The performance statistics is a display rendered above the Ventuz output. It can be enabled from the designer or the live options to analyze performance problems in a scene.
This has been enhanced as of Ventuz 4.04.00.

Displays

The performance statistics contain a lot of information. In many cases displaying it all can be a bit overwhelming and requires a lot of screen real-estate. So individual sections can be enabled and disabled:


With all sections enabled, it can looks like this:


The display is updated every frame. By pressing the pause key, the update of all sections can be paused.

Here is an explanation of these sections. This is done with the drop-down button.

Performance


This gives a detailed breakdown of what happens on the main CPU thread and the GPU. If SDI boards or Webcams are in use, it will also display the timing of the Video IO thread.

The percentages are averaged over the last 64 frames. The colored bars show in more detail which part of Ventuz is performing worst. By hovering over the bars, a tool-tip explains what the bars stand for. The vertical white lines represent frames. The display is configured to show two frames, assuming you are most interested in performance when things are bad.

Please note that the performance statistics are about frames, not fields. So when running at 1080i50, expect a framerate of 25Hz, and the bars show information about rendering two fields. This is especially interesting for the video engine, as it does most of its work per frame and not per field.

In general:

History Mode and Pause

To see spikes in performance better, enable the History Mode with the drop-down box. Pressing the pause key on keyboard will pause and continue the update of the bars. When the history mode is on and pause mode is on, use the page-up and page-down keys to scroll.

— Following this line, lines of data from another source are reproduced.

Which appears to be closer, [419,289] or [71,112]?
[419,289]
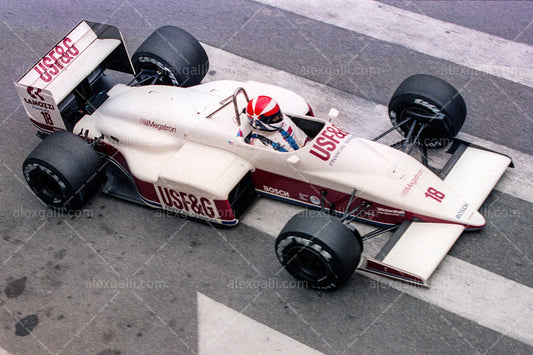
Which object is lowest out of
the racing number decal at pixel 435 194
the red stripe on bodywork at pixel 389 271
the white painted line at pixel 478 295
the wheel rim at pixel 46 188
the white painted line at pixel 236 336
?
the white painted line at pixel 478 295

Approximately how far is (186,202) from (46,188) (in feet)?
5.73

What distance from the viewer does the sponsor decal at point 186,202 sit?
7466 mm

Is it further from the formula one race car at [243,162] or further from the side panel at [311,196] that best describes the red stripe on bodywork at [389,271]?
the side panel at [311,196]

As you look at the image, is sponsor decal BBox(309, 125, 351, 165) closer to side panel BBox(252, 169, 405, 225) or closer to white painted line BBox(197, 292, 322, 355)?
side panel BBox(252, 169, 405, 225)

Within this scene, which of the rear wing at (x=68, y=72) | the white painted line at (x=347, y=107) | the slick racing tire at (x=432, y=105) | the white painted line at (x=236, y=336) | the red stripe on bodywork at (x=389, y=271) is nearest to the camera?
the white painted line at (x=236, y=336)

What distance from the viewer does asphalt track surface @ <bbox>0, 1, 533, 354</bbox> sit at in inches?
264

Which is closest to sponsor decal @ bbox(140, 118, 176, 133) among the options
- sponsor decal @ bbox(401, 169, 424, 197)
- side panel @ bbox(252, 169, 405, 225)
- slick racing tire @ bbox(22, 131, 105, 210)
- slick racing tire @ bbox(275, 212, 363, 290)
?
slick racing tire @ bbox(22, 131, 105, 210)

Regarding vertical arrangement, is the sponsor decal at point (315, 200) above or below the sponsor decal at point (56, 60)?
below

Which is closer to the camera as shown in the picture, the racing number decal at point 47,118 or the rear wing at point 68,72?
the rear wing at point 68,72

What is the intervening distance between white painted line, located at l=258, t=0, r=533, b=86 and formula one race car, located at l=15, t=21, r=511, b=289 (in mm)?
2200

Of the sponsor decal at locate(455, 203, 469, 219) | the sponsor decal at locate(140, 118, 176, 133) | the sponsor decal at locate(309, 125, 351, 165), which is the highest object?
the sponsor decal at locate(140, 118, 176, 133)

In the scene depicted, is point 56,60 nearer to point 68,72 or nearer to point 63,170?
point 68,72

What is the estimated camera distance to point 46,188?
793cm

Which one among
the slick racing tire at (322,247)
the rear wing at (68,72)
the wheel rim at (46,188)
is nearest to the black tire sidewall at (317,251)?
the slick racing tire at (322,247)
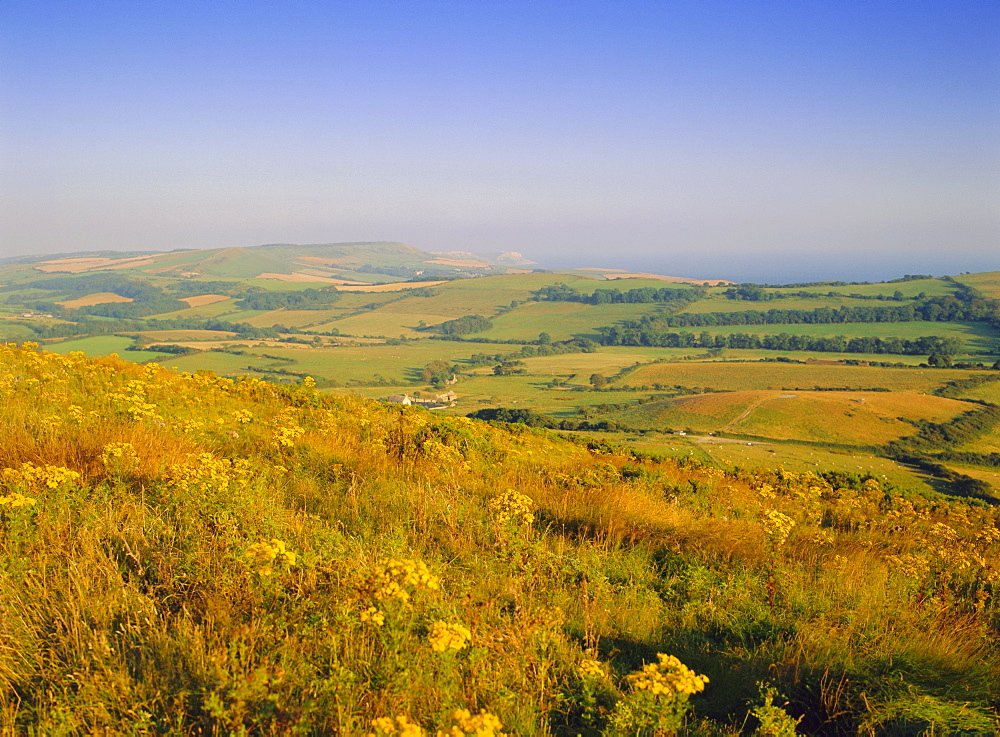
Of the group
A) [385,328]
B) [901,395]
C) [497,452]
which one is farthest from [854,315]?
[497,452]

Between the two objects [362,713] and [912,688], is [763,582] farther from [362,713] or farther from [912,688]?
[362,713]

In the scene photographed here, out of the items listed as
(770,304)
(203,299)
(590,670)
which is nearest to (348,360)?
(590,670)

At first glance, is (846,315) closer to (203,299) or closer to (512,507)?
(512,507)

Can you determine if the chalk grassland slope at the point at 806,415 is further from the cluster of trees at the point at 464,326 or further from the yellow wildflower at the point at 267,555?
the cluster of trees at the point at 464,326

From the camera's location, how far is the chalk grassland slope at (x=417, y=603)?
317 cm

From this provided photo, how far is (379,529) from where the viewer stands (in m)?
5.71

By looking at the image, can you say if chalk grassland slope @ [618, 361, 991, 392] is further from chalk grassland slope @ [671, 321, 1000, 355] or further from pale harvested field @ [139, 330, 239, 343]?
pale harvested field @ [139, 330, 239, 343]

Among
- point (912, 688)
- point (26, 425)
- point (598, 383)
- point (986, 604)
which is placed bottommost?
point (598, 383)

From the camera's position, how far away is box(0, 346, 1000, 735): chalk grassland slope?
317 centimetres

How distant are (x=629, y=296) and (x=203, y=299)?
A: 145120 millimetres

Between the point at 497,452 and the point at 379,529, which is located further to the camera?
the point at 497,452

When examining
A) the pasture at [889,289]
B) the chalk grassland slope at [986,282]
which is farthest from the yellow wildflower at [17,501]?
the chalk grassland slope at [986,282]

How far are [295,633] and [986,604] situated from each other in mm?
6785

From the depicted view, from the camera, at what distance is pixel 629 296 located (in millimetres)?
184250
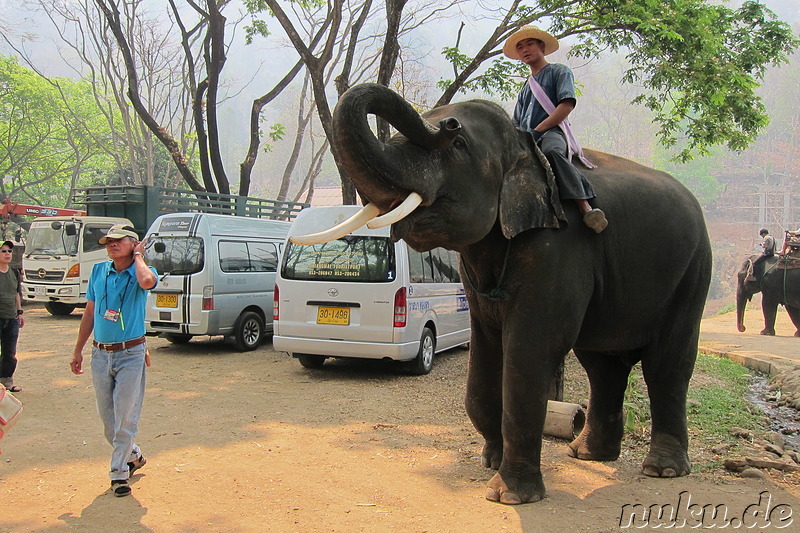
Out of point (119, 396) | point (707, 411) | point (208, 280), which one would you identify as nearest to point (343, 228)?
point (119, 396)

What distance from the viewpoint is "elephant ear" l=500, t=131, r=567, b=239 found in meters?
3.88

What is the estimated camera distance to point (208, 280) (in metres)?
10.4

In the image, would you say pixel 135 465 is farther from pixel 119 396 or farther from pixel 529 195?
pixel 529 195

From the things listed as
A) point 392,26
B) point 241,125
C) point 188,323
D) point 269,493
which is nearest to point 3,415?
point 269,493

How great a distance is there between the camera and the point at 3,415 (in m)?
3.47

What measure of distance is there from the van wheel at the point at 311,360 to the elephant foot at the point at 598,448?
4.94m

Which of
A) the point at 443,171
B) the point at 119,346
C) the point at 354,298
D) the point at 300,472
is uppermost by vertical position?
the point at 443,171

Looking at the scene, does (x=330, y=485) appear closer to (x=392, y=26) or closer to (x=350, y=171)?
(x=350, y=171)

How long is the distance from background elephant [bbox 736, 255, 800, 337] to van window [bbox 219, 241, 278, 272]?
10.8m

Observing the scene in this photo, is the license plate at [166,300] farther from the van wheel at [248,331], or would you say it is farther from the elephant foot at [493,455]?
the elephant foot at [493,455]

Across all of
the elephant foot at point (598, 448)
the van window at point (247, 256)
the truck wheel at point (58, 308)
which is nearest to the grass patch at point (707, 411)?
the elephant foot at point (598, 448)

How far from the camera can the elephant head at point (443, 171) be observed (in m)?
3.23

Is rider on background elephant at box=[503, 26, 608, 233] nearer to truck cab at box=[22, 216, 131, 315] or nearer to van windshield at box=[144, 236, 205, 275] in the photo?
van windshield at box=[144, 236, 205, 275]

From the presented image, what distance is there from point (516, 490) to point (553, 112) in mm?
2360
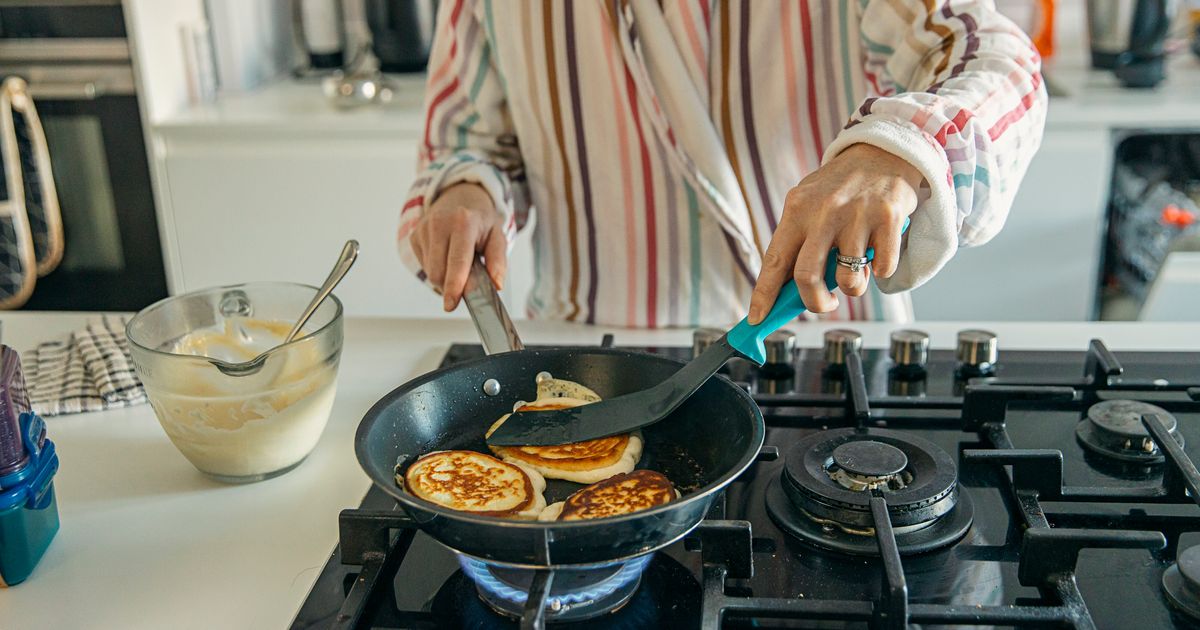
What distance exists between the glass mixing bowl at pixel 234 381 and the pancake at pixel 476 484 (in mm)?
135

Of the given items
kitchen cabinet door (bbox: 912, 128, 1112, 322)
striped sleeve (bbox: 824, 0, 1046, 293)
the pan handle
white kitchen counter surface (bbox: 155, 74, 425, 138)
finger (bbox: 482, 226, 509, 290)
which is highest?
striped sleeve (bbox: 824, 0, 1046, 293)

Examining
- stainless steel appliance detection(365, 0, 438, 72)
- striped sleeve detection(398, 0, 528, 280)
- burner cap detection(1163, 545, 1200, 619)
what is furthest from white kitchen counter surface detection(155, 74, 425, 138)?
burner cap detection(1163, 545, 1200, 619)

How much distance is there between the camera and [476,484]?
74 cm

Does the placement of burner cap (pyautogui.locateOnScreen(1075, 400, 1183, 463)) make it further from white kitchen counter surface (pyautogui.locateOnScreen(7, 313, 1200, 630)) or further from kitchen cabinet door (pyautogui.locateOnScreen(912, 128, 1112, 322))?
kitchen cabinet door (pyautogui.locateOnScreen(912, 128, 1112, 322))

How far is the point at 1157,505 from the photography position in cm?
77

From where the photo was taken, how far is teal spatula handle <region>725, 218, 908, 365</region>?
75cm

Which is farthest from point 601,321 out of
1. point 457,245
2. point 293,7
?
point 293,7

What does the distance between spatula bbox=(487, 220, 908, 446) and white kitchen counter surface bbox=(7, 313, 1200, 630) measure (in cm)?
16

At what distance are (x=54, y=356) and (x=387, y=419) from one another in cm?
50

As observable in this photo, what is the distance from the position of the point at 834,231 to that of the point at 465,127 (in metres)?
0.59

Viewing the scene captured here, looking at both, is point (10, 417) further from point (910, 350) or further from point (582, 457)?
point (910, 350)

The numbers before the lines are the last three digits of the cluster clock

Interpreting GPU Measurement

When analyzing performance, the first thing to notice is whether it is the CPU or GPU that is limiting Ventuz performance.

Unfortunately, the GPU measurement is sometimes incorrect. Especially when the GPU isn't doing much, it might stall in the middle of the measurement, displaying a high GPU utilization while it is actually doing little. Enable the Stall GPU option: this will negatively effect frame-rate, but correctly tell whether CPU or GPU is the bottleneck.

Accumulated Bars Versus Detailed Timeline


By default, the display uses accumulated bars. When this is disabled, the bars show the exact timing as it happens on the CPU or GPU, and not just accumulated values. Also, one can see the various periods where the CPU is possibly waiting for the GPU (blue "idle" bars). In this mode, one can also see how the bars are stacked: ContentValidation and HierarchyValidation are stacked on top of Validation, which shows the total time including what is stacked on top.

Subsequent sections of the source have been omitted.